While my own rather vain desire for building a lean muscular body didn’t really stem from a desire for health or well-being, I think we can all agree for pets the benefits of such a body composition abound. The obvious strain on joints resulting from carrying excess weight is just one of the problems to be avoided from a fat laden body composition. Improved lean muscle mass will lead to an increased resting metabolism, better insulin health (affecting how the animal handles simple carbohydrates/controls blood sugar). The pet will ultimately have a better biological age, improved general health, more energy, stamina and strength. Often thought of simply as a mineral issue, a pets’ bone density trends towards healthy levels when supporting a lean, muscular body.
Diet- This quest for optimizing animal health raises the question, how does my pet achieve a lean, muscular body composition? Ironically, the prescription is nearly the same for pets’ as for us humans; it’s all about diet and exercise. As for diet, people generally think of the protein content of a food as the most important factor which to some extent is true. Protein content, or how much of the macro-nutrient responsible for muscle building in a food, is indeed important. However, equally important is a protein’s quality. A protein’s efficiency or usability by the animal depends greatly on the foods’ amino acid profile. Heat and duration are the enemy of protein efficiency when it comes to how a protein is prepared. The extremely harsh, high heat/long cooking time, process of rendering used to produce rendered meals leaves the protein’s amino acid profile damaged. Unfortunately, not only does the inefficient protein fail to build muscle tissue, but also must be processed as waste, taxing a pet’s organs.
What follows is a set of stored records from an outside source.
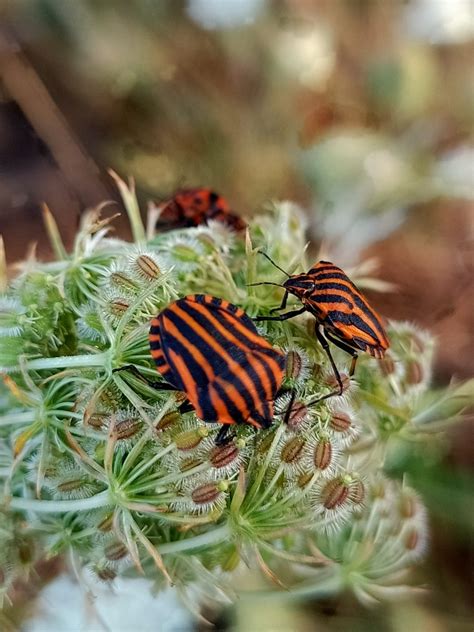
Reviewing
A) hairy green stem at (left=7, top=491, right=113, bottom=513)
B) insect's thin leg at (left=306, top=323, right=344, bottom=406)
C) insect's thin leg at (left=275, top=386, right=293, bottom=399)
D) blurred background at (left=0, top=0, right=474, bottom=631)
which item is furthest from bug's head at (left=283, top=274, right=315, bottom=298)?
blurred background at (left=0, top=0, right=474, bottom=631)

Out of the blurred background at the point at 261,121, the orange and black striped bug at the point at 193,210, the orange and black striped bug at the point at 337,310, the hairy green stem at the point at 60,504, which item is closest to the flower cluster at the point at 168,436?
the hairy green stem at the point at 60,504

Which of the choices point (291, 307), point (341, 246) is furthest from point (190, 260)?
point (341, 246)

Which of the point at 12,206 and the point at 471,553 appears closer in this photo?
the point at 471,553

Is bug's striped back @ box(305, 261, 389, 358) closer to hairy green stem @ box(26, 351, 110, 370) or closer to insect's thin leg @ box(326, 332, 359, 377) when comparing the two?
insect's thin leg @ box(326, 332, 359, 377)

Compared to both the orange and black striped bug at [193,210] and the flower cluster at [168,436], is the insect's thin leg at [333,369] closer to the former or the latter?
the flower cluster at [168,436]

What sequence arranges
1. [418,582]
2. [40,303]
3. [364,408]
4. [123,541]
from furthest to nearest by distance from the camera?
[418,582] < [364,408] < [40,303] < [123,541]

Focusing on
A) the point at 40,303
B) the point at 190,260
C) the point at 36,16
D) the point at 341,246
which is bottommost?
the point at 40,303

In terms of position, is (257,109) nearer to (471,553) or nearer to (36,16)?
(36,16)

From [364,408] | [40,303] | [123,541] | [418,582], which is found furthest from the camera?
[418,582]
While a raw diet provides the least processed source of protein, RAWZ’s dehydrated chicken provides minimal processing while avoiding the cost and food safety risks of raw protein.
Exercise- While the benefits of exercise in building lean muscle mass resemble those achieved for humans, let’s review how:
- lower risk of disease and enhanced recovery
- exercise prevents/reverses obesity and affiliated health issues
- pumps out toxins via the lymphatic system
- increased metabolism (even when at rest)
- improves insulin and general health
- lowers biological age, improves general health, energy, stamina, and strength
Types of exercise While for us two legged folk most of our exercise takes place in gyms or fitness centers, our pets get much of their exercise through daily living. That’s not to say different forms of intentional exercise aren’t beneficial and a few concepts should be kept in mind.
- Walks are great, but take care not to have excessive breaks or stops in order to maximize cardiovascular benefit
- Swimming is a great form of impact-free exercise, some dogs really benefit using an underwater treadmill
- Agility training combines task driven cardio, improves coordination, suppleness, and generates self-confidence
- High Intensity Interval Training (HIIT) can be as simple as a game of fetch or repeated hill climbs
As with humans, any movement is better than no movement, but consistent exercise will provide the most benefit.
Whether through nutrition focused around minimally processed protein, consistent exercise, or ideally, a combination of both, the goal is the improved health of your pet. Hopefully these ideas will help your pet become a lean muscle machine, or maintain an optimal physique!